• _Written request 1_:
Answer these questions about the learning notes, one per line:
(a) What GUID do the notes give?
(b) Which lab exercise option was selected?
(c) Under what local filename is the downloaded Shakespeare text saved?
• _Written request 2_:
Please reproduce, word for word, the passage of the learning notes that opens with the words containing "### 3 Selected" and closes with "into the program.".

• _Excerpt to read_:
# Learning Notes for Deep Dive Machine Learning

### 1 my GUID : 2719097S

### 2 my GitHub repository URL:https://github.com/shenhaoranzhishuai/shenhaoranzhishuai.github.io.git

### 3 Selected lab exercises : option2:Generating Text with Neural Networks
#### 3-1: Getting the Data
The code below utilizes TensorFlow to download a text file containing the works of Shakespeare from a specified URL, "https://homl.info/shakespeare." The `get_file` function is employed to retrieve the file, saving it locally as "shakespeare.txt." Subsequently, the script opens this local file and reads its content into the variable `shakespeare_text` using a `with` statement.  And display the first 80 characters of the content stored in the variable shakespeare_text. This is a quick way to inspect a snippet of the text and get a glimpse of the structure and style of the Shakespearean works that have been loaded into the program. 

In [None]:
import tensorflow as tf

shakespeare_url = "https://homl.info/shakespeare"  # shortcut URL
filepath = tf.keras.utils.get_file("shakespeare.txt", shakespeare_url)
with open(filepath) as f:
    shakespeare_text = f.read()

• _Dataset excerpt_:

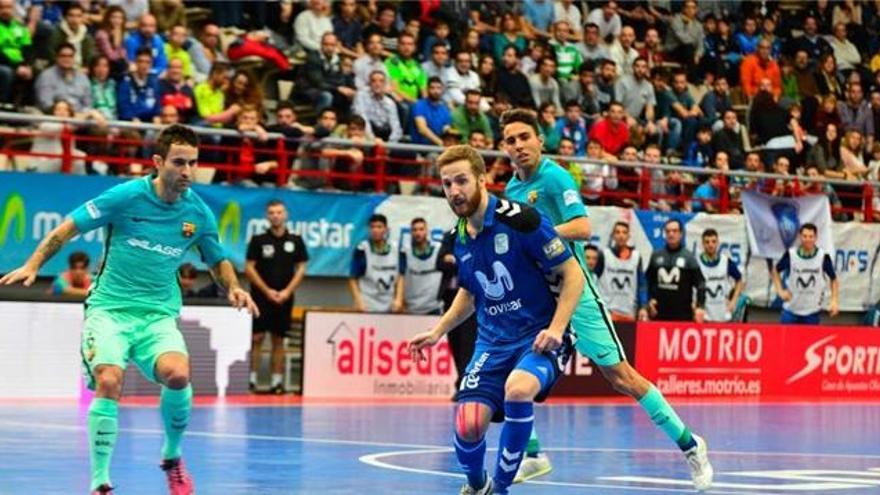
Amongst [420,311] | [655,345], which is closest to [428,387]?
[420,311]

• _Correct answer 1_:
(a) 2719097S
(b) option2: Generating Text with Neural Networks
(c) shakespeare.txt

• _Correct answer 2_:
### 3 Selected lab exercises : option2:Generating Text with Neural Networks
#### 3-1: Getting the Data
The code below utilizes TensorFlow to download a text file containing the works of Shakespeare from a specified URL, "https://homl.info/shakespeare." The `get_file` function is employed to retrieve the file, saving it locally as "shakespeare.txt." Subsequently, the script opens this local file and reads its content into the variable `shakespeare_text` using a `with` statement.  And display the first 80 characters of the content stored in the variable shakespeare_text. This is a quick way to inspect a snippet of the text and get a glimpse of the structure and style of the Shakespearean works that have been loaded into the program.